Extremes in pH and/or high ionic strength will inhibit the activity of Zeocin™ antibiotic. To optimize Zeocin™ antibiotic selection in E. coli, the salt concentration in the growth medium must be < 110 mM and the pH must be 7.5. In particular, a low salt LB formulation should be used for Zeocin™ antibiotic selection (containing 5 g or less of NaCl per Liter).

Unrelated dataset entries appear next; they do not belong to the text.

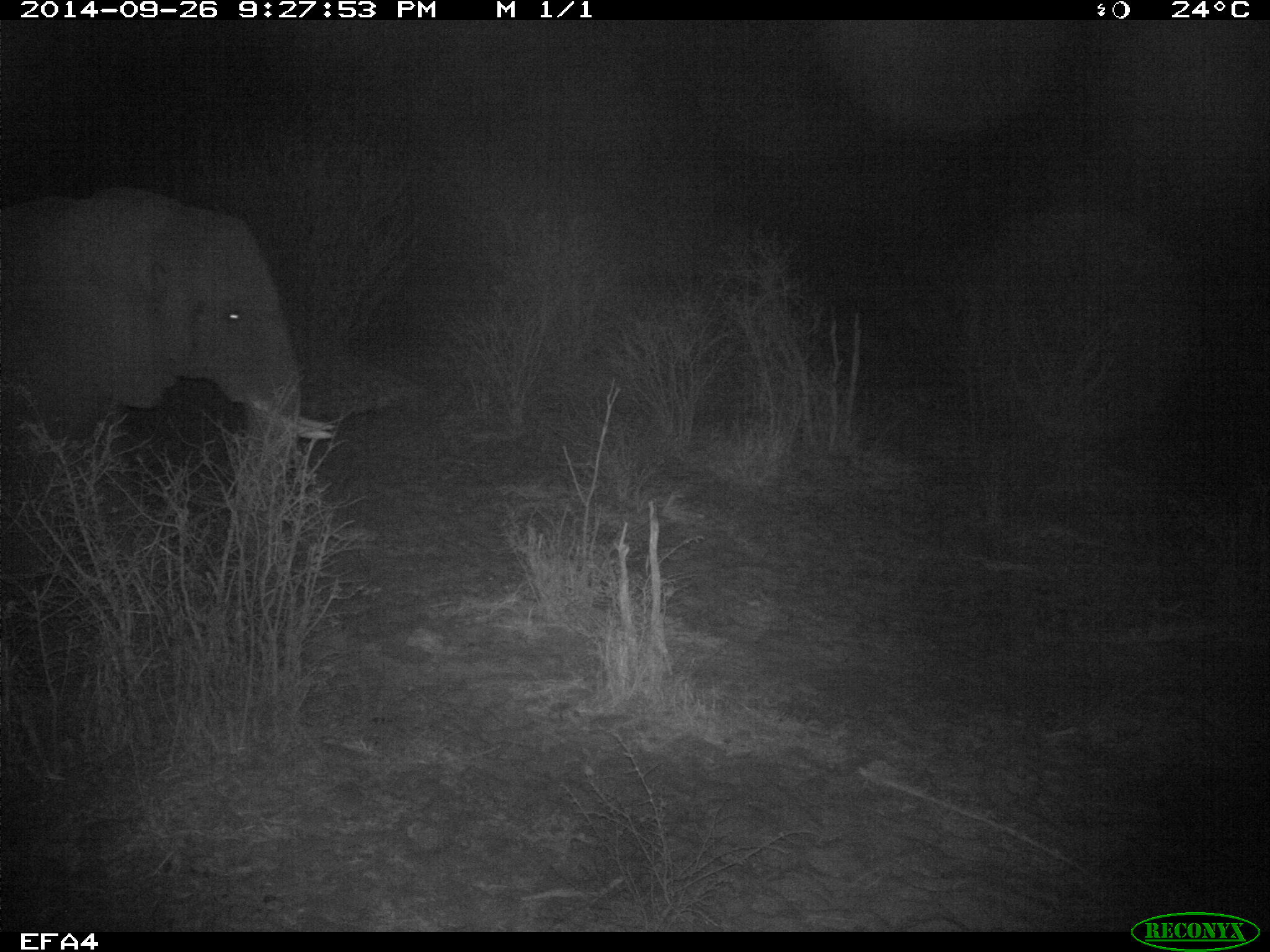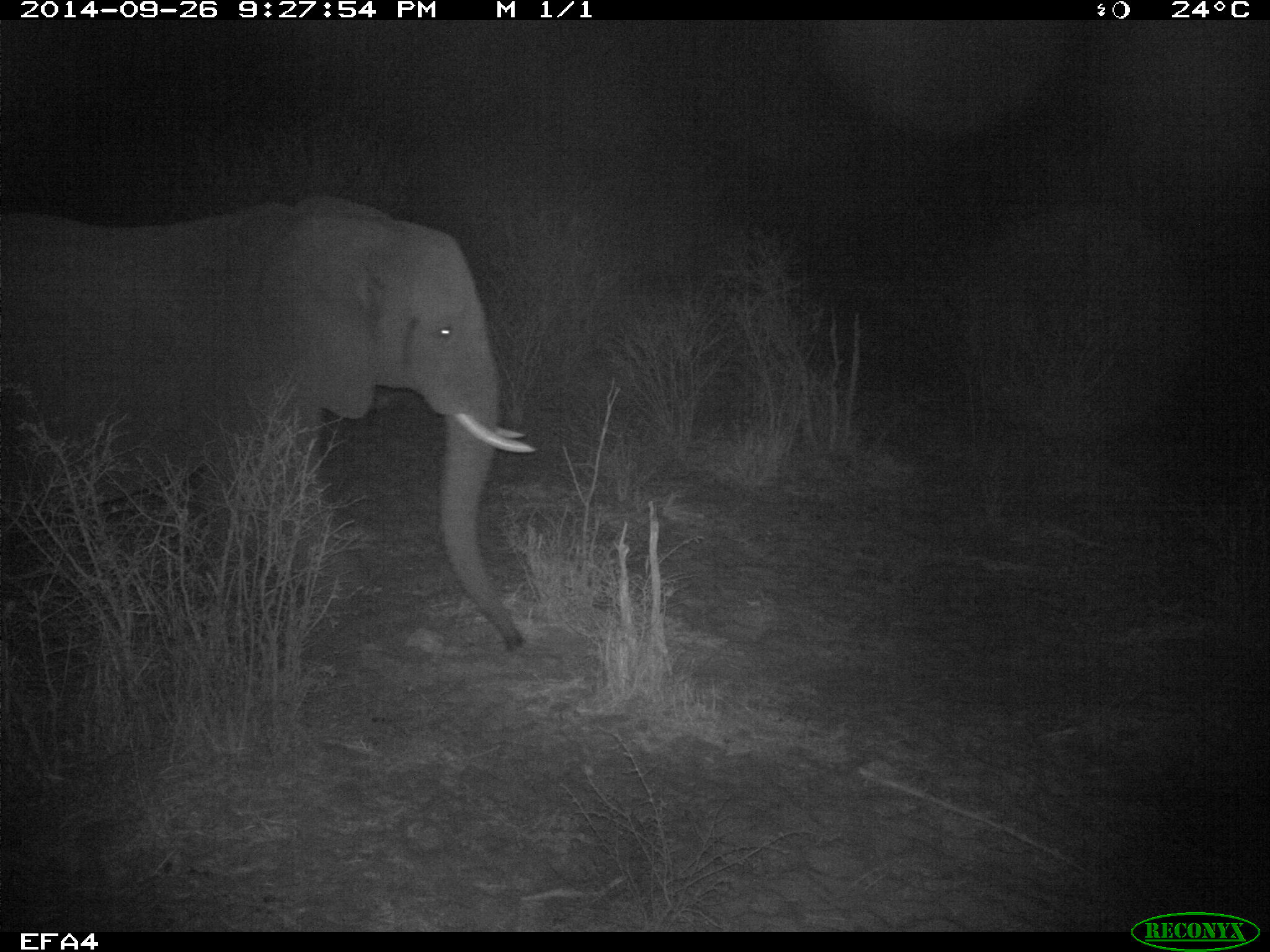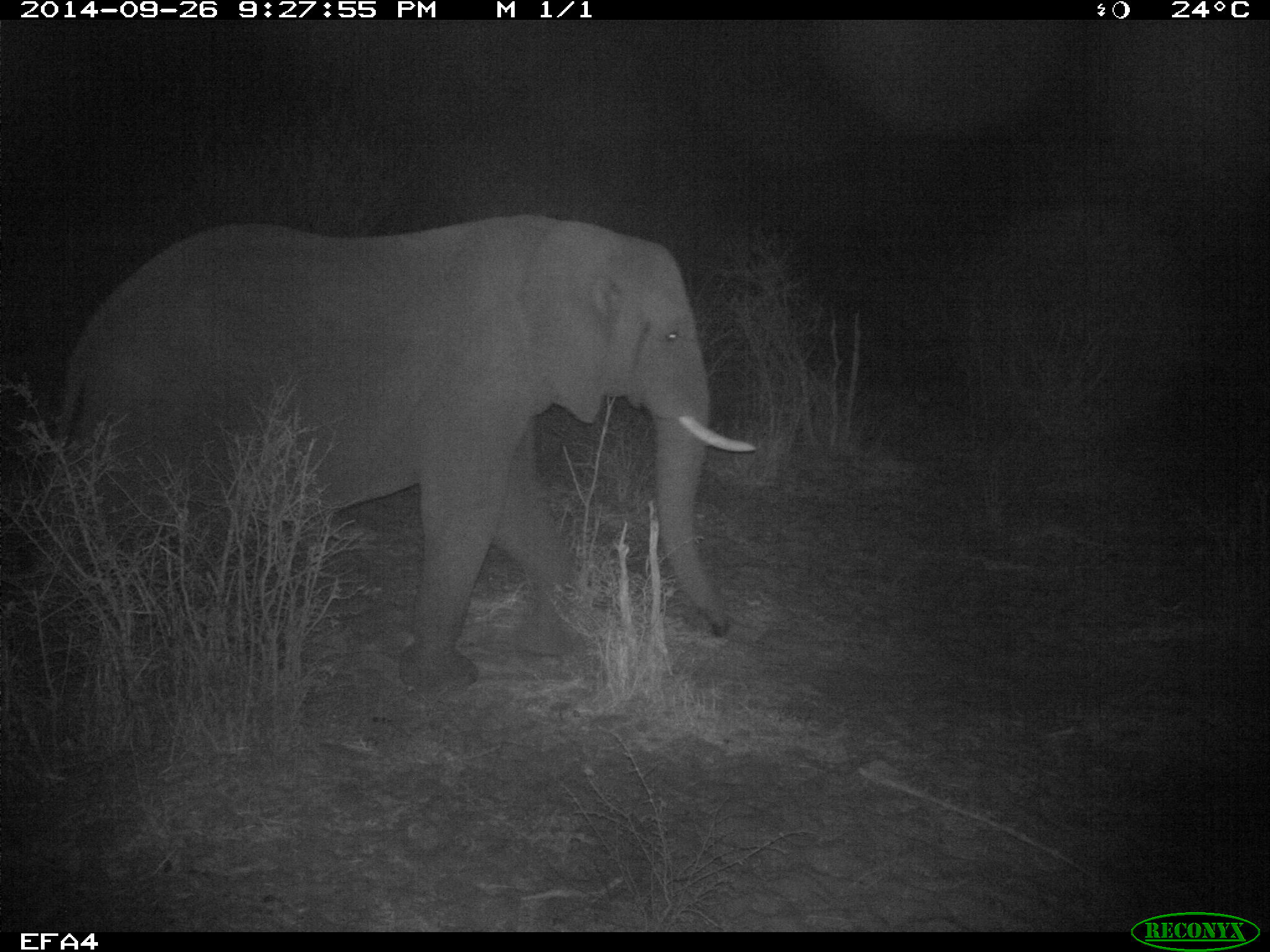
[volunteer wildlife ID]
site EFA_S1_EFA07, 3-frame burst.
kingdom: Animalia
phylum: Chordata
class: Mammalia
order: Proboscidea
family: Elephantidae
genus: Loxodonta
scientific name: Loxodonta africana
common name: african bush elephant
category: elephant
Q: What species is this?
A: Elephant (african bush elephant) (Loxodonta africana).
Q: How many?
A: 1.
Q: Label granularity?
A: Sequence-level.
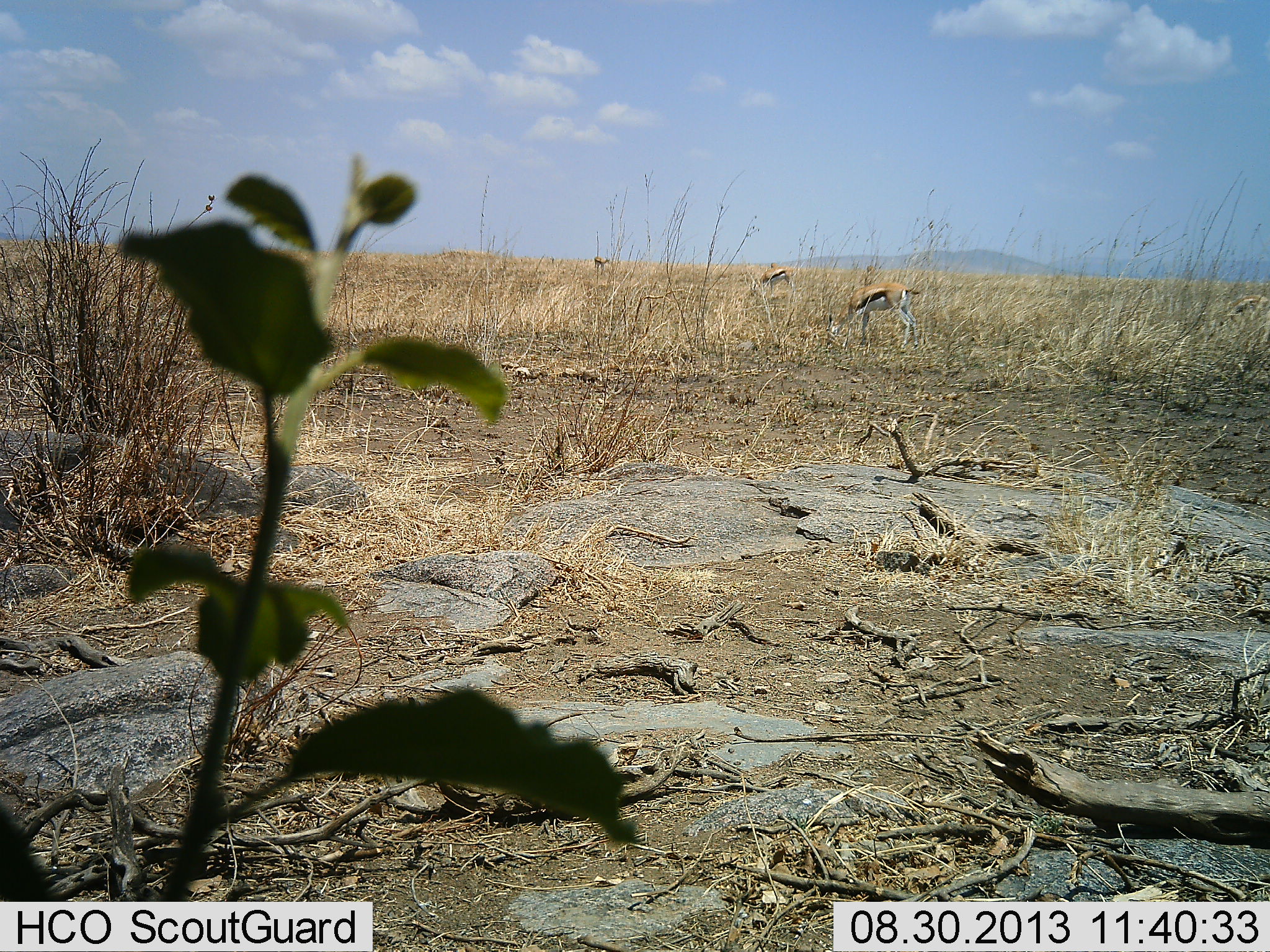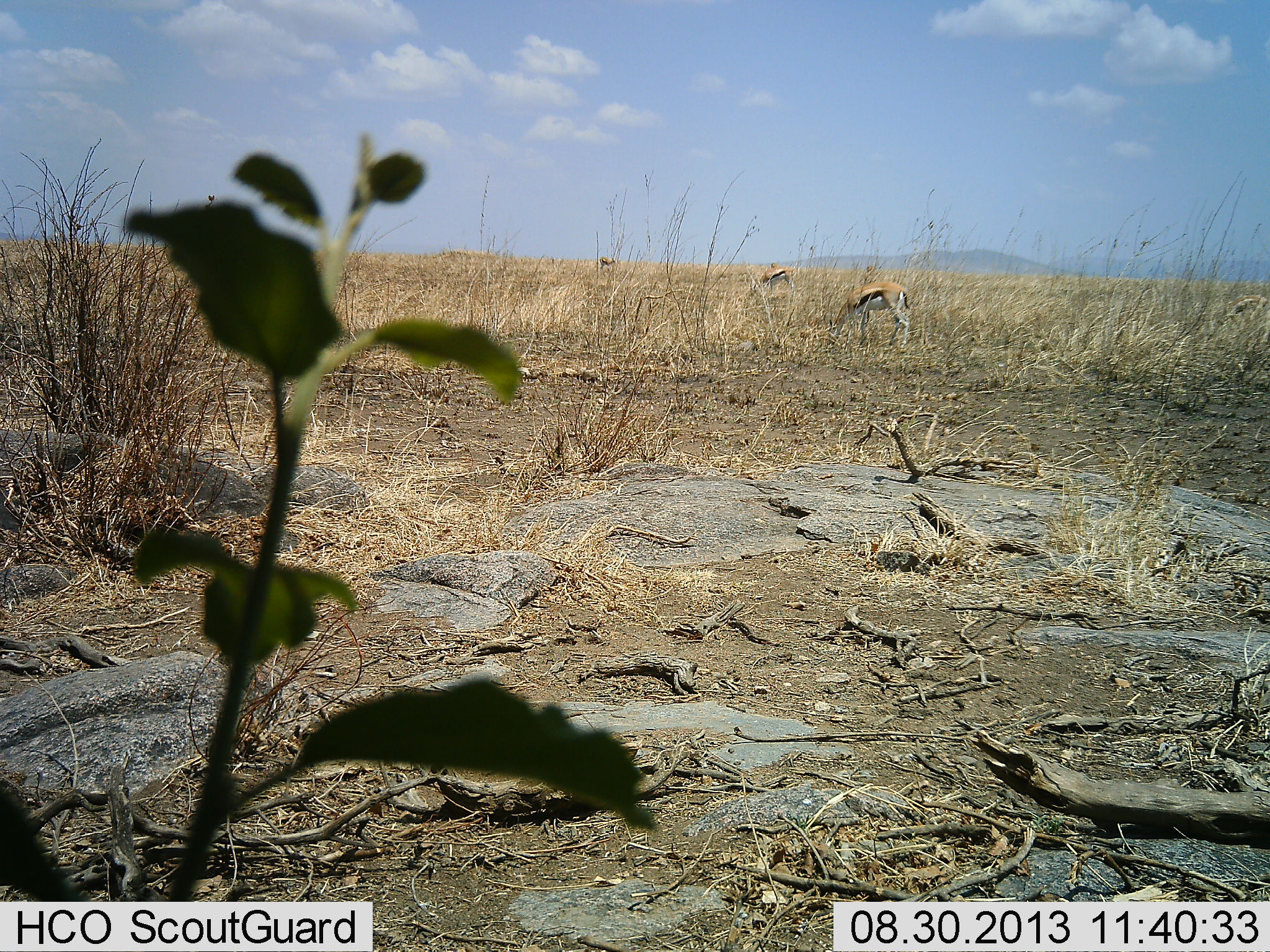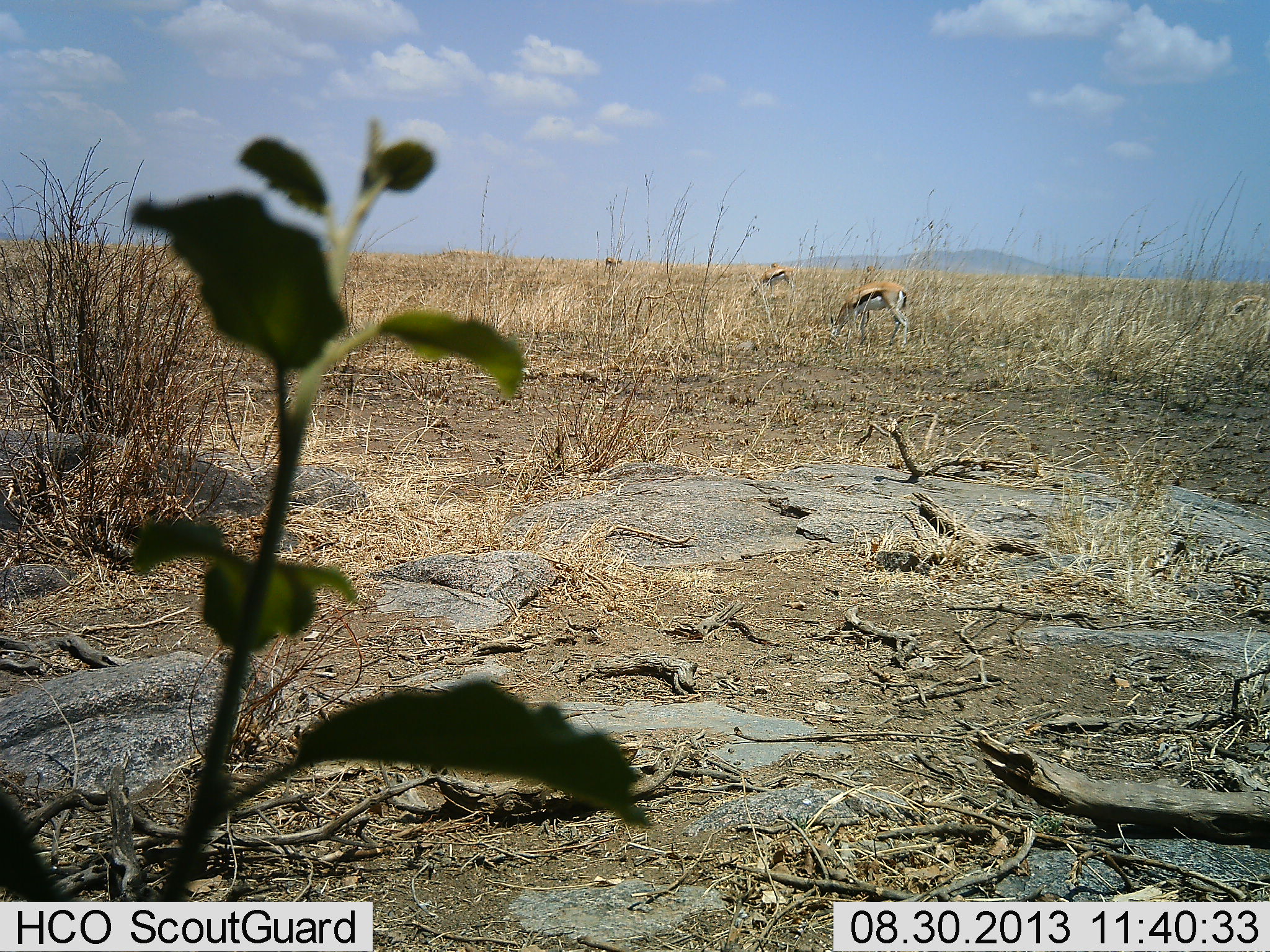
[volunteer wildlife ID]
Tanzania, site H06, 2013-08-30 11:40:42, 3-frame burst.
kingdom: Animalia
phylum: Chordata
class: Mammalia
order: Artiodactyla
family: Bovidae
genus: Eudorcas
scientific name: Eudorcas thomsonii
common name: thomson's gazelle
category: gazellethomsons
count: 3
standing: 19%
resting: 4%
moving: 27%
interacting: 0%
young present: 0%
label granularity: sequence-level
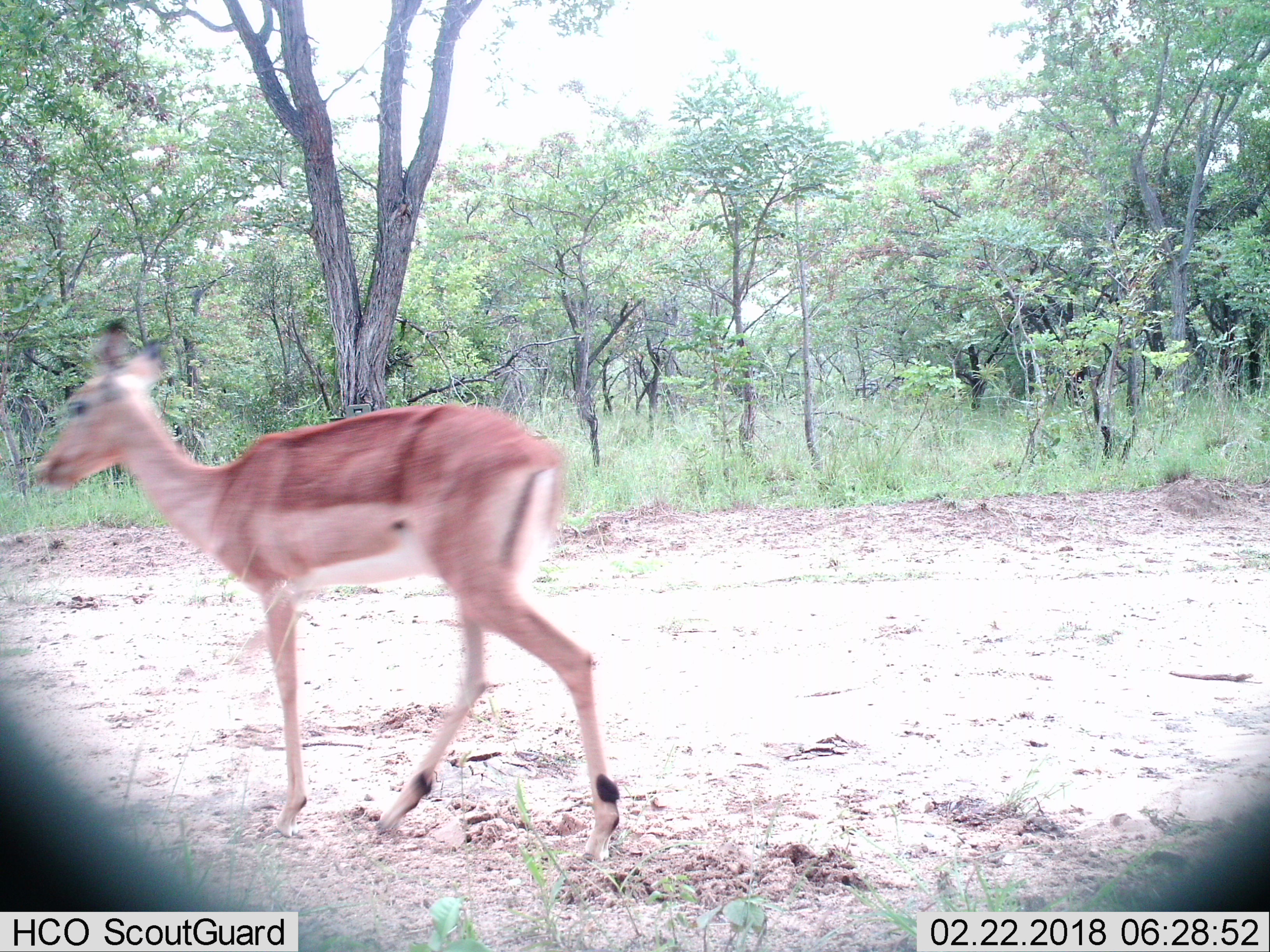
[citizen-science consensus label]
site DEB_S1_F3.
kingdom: Animalia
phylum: Chordata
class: Mammalia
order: Artiodactyla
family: Bovidae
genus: Aepyceros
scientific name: Aepyceros melampus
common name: impala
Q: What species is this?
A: Impala (Aepyceros melampus).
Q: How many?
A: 1.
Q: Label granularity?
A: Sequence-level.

Also, any E. coli strain that contains the complete Tn5 transposable element (e.g., DH5αF'IQ™, SURE, SURE2) encodes the ble (bleomycin) resistance gene. These strains can confer resistance to Zeocin™ antibiotic. For the most efficient Zeocin™ antibiotic selection, use an E. coli strain that does not contain the Tn5 gene (e.g., TOP10, DH5a™, DH10B™, etc.).
One Shot® format is supplied as pre-aliquoted tubes, each tube sufficient for a single reaction. Using One Shot® cells you can avoid freeze-thaws and extra pipetting steps. Standard format is what is supplied in general use kits designed for scientists who perform more than one transformation at a time—each vial contains sufficient volume for two or more reactions. MultiShot™ kits are for high-throughput transformations, and are supplied in 96-well thin-wall polycarbonate microtiter plates.
For Research Use Only. Not for use in diagnostic procedures.